When it comes to the topic of the death penalty, civilians might have a different opinion than that of the officers who see these crimes throughout the span of their career.
“I’m a death penalty supporter,” Williams said. “You find that most police officers are.”
After the murders in the 80s women bought guns, started locking their doors and stopped going outside at night. Today, students still take precautions.
“I lock my car. I don’t text when I go out to my car,” Long said. “I pay attention to my surroundings and recent activity.”
Serial killers, by definition, possess the ability to commit crimes and evade justice, a fact known all too well by investigators. The case of Faryion Wardrip took 15 years to solve, but that’s just half the battle. Even if you have DNA evidence, solving a crime takes longer than what is on TV.
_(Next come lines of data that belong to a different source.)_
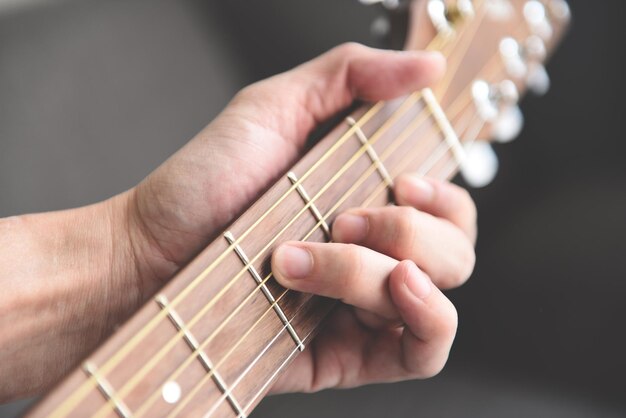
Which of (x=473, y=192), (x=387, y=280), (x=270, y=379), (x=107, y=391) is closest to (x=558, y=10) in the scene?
(x=473, y=192)

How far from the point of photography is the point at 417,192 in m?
0.64

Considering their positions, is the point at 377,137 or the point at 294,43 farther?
the point at 294,43

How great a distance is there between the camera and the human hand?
0.52 metres

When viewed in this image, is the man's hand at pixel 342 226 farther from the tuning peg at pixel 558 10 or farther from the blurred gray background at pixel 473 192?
the tuning peg at pixel 558 10

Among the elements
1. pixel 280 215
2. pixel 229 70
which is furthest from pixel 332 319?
pixel 229 70

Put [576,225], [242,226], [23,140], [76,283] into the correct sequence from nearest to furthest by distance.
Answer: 1. [242,226]
2. [76,283]
3. [23,140]
4. [576,225]

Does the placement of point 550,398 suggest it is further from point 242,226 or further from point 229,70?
point 229,70

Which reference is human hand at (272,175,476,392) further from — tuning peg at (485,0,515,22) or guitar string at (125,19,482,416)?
tuning peg at (485,0,515,22)

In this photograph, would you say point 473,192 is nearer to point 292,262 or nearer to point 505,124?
point 505,124

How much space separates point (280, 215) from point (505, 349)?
0.54m

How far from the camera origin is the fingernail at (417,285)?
535 mm

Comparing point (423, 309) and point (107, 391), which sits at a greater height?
point (107, 391)

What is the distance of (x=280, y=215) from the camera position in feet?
1.73

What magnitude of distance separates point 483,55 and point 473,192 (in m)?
0.33
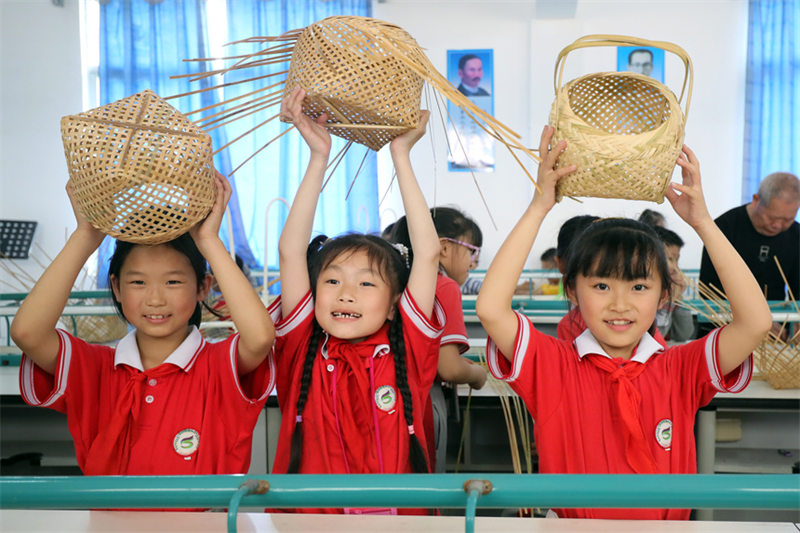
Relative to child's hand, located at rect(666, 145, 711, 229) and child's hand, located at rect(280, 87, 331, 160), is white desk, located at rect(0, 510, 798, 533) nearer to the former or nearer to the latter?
child's hand, located at rect(666, 145, 711, 229)

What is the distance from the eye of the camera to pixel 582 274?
1454mm

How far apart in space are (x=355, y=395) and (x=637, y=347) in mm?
579

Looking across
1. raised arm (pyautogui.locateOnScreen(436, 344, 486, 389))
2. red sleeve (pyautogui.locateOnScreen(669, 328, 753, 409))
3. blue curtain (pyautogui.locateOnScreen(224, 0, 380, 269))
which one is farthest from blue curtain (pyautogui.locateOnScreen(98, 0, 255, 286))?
red sleeve (pyautogui.locateOnScreen(669, 328, 753, 409))

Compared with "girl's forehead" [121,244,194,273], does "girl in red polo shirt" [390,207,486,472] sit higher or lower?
lower

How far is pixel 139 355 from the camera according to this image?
4.72ft

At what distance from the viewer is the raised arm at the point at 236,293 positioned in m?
1.29

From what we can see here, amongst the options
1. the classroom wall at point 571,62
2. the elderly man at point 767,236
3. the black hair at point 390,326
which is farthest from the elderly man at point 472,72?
the black hair at point 390,326

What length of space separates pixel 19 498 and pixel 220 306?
7.72 feet

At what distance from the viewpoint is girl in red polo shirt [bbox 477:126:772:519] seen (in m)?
1.28

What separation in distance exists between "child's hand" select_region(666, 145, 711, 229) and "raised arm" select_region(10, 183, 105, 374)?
1067 millimetres

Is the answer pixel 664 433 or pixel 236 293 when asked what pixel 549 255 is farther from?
pixel 236 293

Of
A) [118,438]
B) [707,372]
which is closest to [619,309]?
[707,372]

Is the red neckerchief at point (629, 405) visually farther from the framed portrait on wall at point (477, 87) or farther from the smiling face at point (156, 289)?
the framed portrait on wall at point (477, 87)

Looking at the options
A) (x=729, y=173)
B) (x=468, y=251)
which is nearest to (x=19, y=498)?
(x=468, y=251)
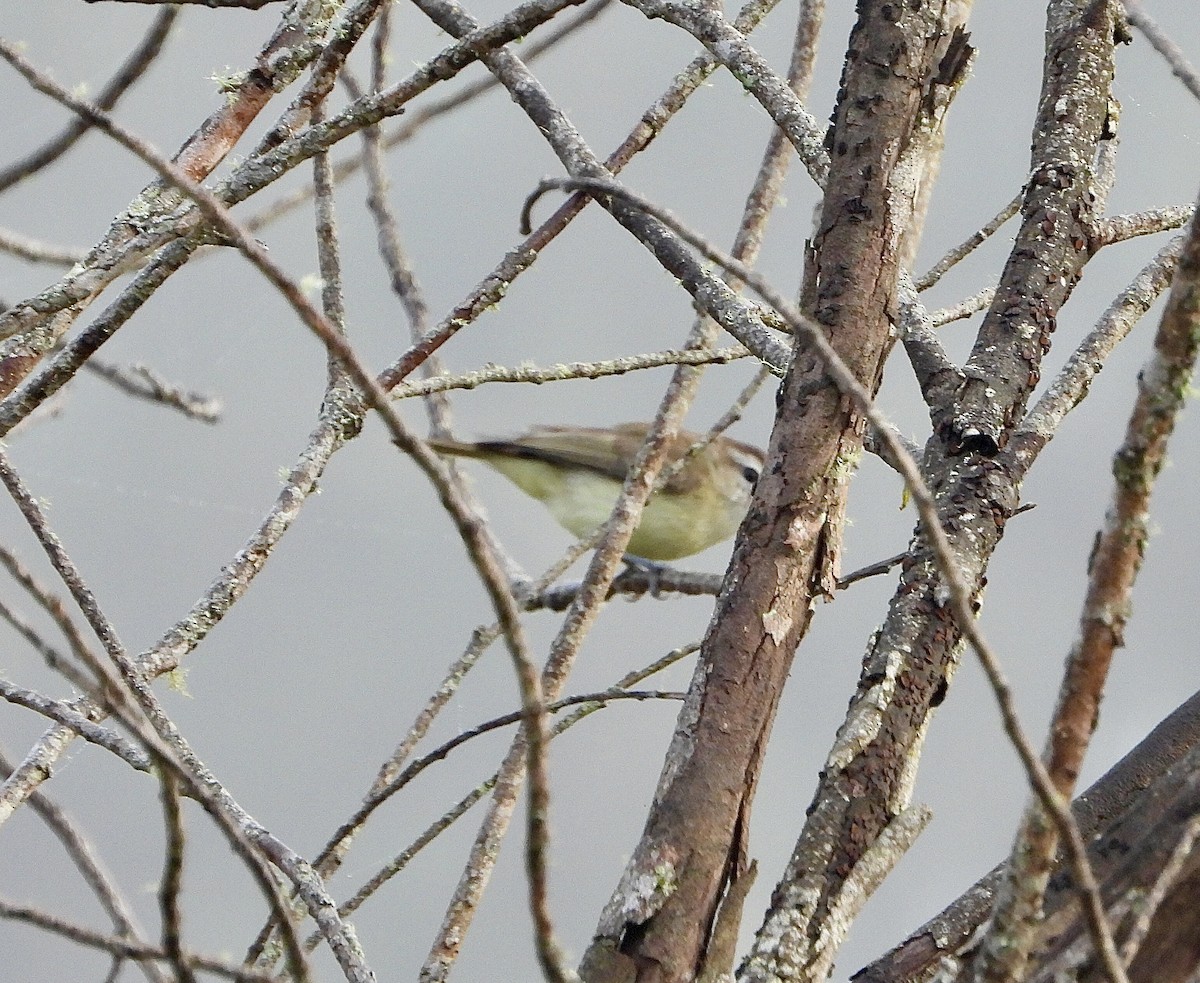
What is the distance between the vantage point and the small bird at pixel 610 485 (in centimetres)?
541

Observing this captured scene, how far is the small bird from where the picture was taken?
5406mm

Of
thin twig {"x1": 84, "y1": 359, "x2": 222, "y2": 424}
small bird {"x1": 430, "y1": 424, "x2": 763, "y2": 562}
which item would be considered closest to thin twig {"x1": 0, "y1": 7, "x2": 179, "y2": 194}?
thin twig {"x1": 84, "y1": 359, "x2": 222, "y2": 424}

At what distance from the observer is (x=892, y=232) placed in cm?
124

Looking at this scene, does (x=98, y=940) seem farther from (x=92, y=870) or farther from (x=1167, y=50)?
(x=1167, y=50)

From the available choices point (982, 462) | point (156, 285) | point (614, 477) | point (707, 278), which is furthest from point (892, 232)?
point (614, 477)

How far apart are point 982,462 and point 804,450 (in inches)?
7.6

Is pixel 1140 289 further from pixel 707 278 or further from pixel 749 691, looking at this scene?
pixel 749 691

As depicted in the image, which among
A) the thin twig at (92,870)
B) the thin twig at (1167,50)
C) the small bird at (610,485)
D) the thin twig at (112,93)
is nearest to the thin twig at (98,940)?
the thin twig at (92,870)

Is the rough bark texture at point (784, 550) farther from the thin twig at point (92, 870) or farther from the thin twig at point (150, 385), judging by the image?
the thin twig at point (150, 385)

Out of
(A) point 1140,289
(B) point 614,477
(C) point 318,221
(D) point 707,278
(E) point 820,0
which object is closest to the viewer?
(A) point 1140,289

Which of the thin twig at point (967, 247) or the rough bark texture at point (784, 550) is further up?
the thin twig at point (967, 247)

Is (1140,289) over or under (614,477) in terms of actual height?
under

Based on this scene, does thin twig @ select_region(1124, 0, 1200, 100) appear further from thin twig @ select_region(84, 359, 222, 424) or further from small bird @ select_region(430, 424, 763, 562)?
small bird @ select_region(430, 424, 763, 562)

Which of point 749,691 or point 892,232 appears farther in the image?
point 892,232
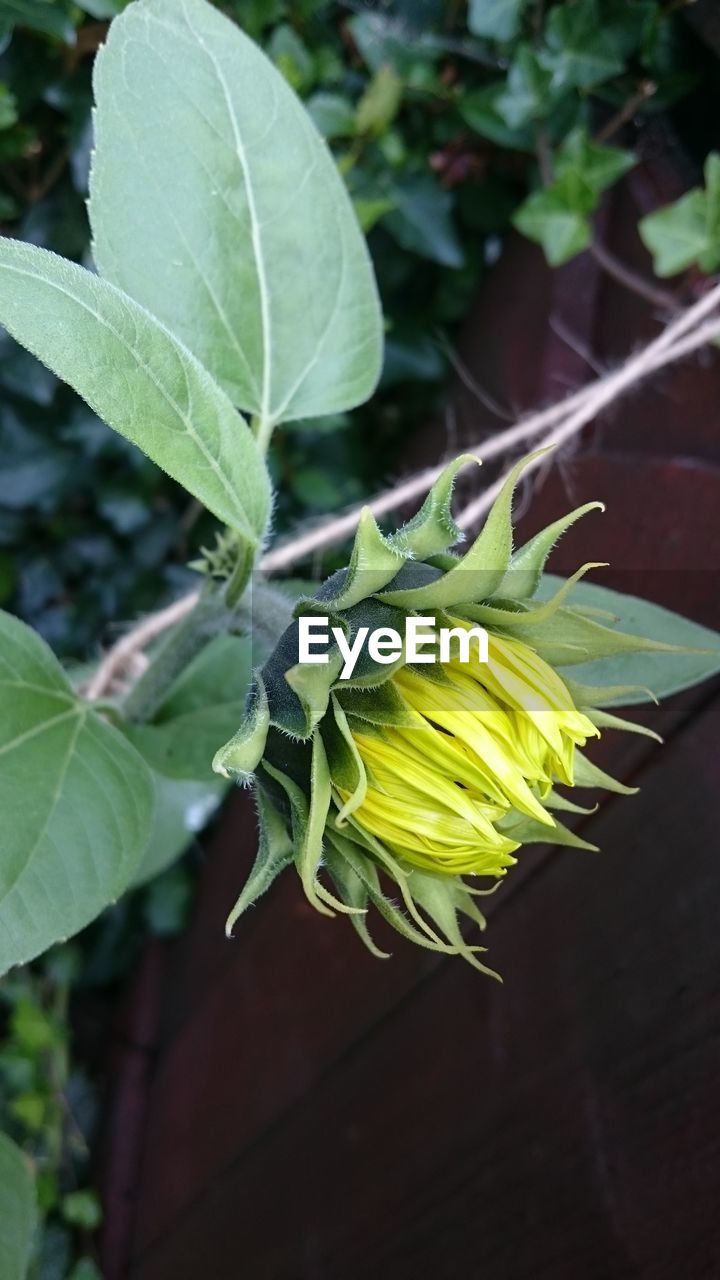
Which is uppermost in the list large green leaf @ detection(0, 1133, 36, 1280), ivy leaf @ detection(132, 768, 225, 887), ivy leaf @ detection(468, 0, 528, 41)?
ivy leaf @ detection(468, 0, 528, 41)

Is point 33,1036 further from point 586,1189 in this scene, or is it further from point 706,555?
point 706,555

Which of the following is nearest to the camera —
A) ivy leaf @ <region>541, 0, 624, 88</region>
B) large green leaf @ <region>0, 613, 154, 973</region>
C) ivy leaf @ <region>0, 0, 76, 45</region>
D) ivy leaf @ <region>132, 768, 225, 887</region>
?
large green leaf @ <region>0, 613, 154, 973</region>

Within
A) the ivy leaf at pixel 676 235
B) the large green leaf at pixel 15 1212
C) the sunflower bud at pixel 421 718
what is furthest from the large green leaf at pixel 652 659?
the large green leaf at pixel 15 1212

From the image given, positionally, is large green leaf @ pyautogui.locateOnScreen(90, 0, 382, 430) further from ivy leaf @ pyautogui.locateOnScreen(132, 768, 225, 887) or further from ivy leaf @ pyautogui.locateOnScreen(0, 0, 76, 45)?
ivy leaf @ pyautogui.locateOnScreen(132, 768, 225, 887)

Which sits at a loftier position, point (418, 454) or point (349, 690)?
point (349, 690)

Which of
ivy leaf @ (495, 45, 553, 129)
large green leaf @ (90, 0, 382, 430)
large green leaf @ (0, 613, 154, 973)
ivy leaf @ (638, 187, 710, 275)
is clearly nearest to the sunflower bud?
large green leaf @ (0, 613, 154, 973)

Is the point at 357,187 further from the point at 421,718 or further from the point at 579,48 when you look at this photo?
the point at 421,718

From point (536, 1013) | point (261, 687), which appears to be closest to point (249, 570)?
point (261, 687)
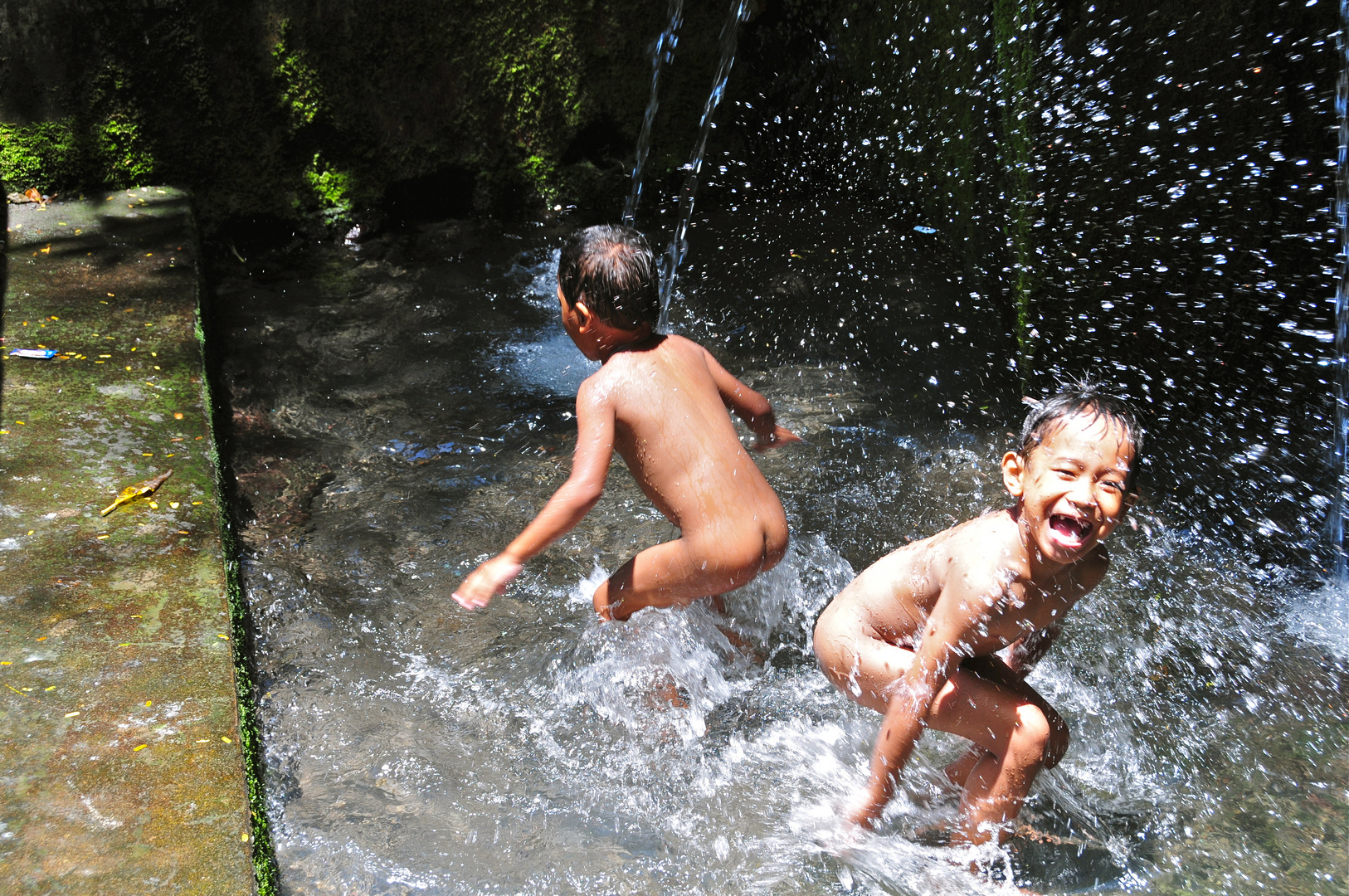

“That’s just not reality,” Williams said. “High profile cases will be in the courts for years, and have automatic appeals all the way up to the Supreme Court. We have to work through every piece of evidence. We can’t afford to operate on half-truths.”
On Friday, April, 5, the Northern District of Texas ordered that habeas corpus relief be granted to Wardrip’s case. This was given to him because he claims the evidence should have shown him in a better light, such as highlighting his work for the prison newspaper.
Despite the outcome of a future trial, the death penalty sentence is now off of the table.